I did try using yahoo user name, etc. When starting new account it accepts all input info but when in Entourage to send a message a window pops up and indicates password is wrong. I will try the links per n00ber.

Thanks.

Paul K.


----------



## n00ber (Dec 6, 2003)

Hi Guys, i tried to used my yahoo account before... and i entered my account info in all possible ways, and still could not get it to work until i read about yahoo will not allow you to use your yahoo mail unless you get their paid Yahoo Mail Plus, i think somehow Yahoo knows what mail service you are trying to connect form, via HTPP, POP3 client, etc and checks your yahoo user ID to see if you are a current Yahoo Mail plus user.

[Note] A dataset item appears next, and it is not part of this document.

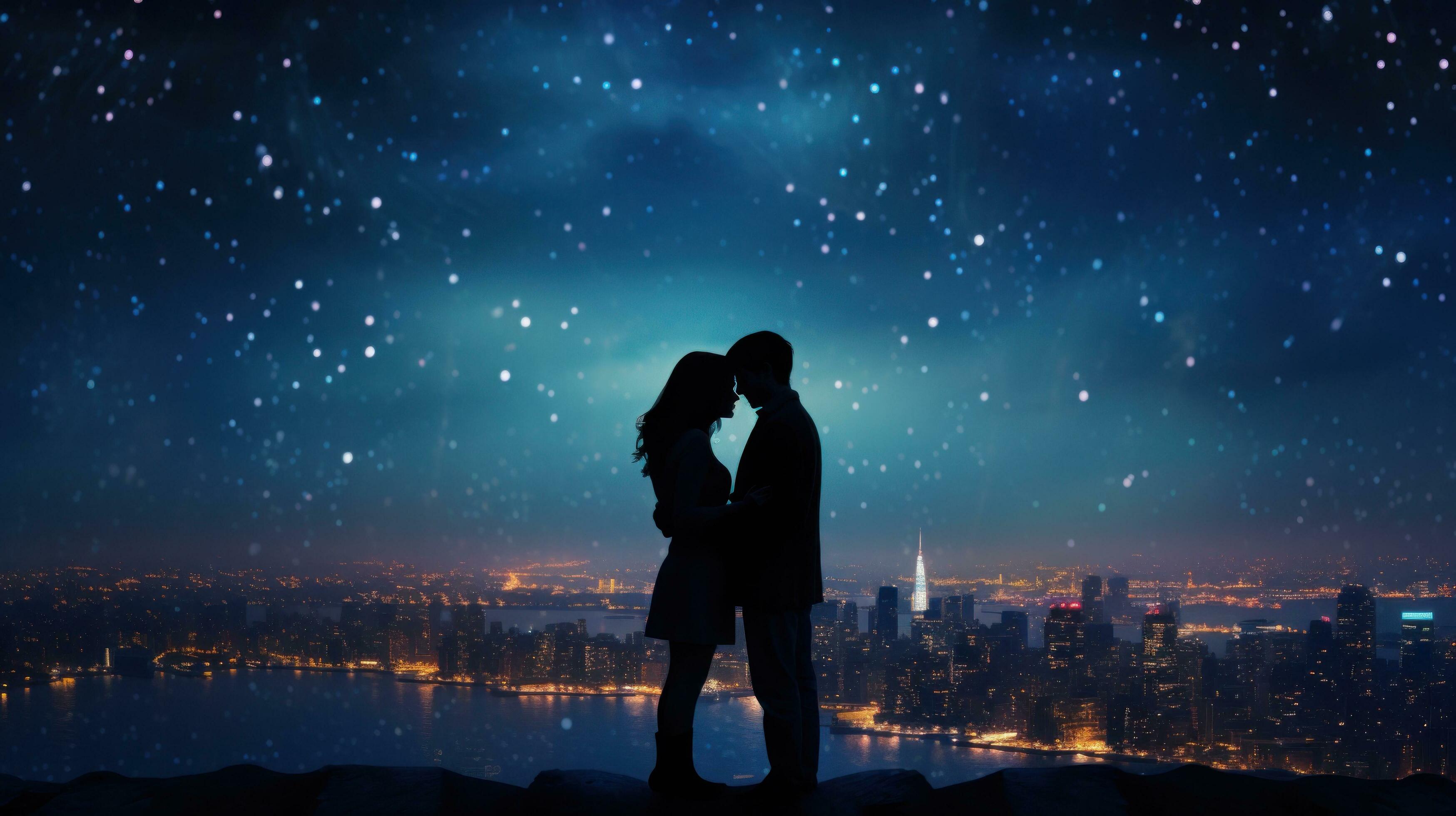 Student Of The Year 2 Romantic Scenes A Romantic Scene with a Couple Against a Night City Background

If you want to use outlook to view your email you have 2 options.
Subscribe to mail plus:

or download and install *YPOPS* which pretty much works as a GATEWAY..read more about it in the following link:

http://ypopsemail.com/

Thanks!


----------



## n00ber (Dec 6, 2003)

oops.. sorry but i think this is only for Windows computers. Not for the Mac.. looks like they've remove the Mac version of this product. I'll look around and see what else can i find.

See ya!


----------



## sagarthework (Jul 27, 2007)

I am using macfreepops 2.2 great little program i have it set up with Apple mail...

You can set it up to download from your accounts...

Regards,

Sagar:up:


----------



## n00ber (Dec 6, 2003)

Cool, thanks for that dude! i will try that.


----------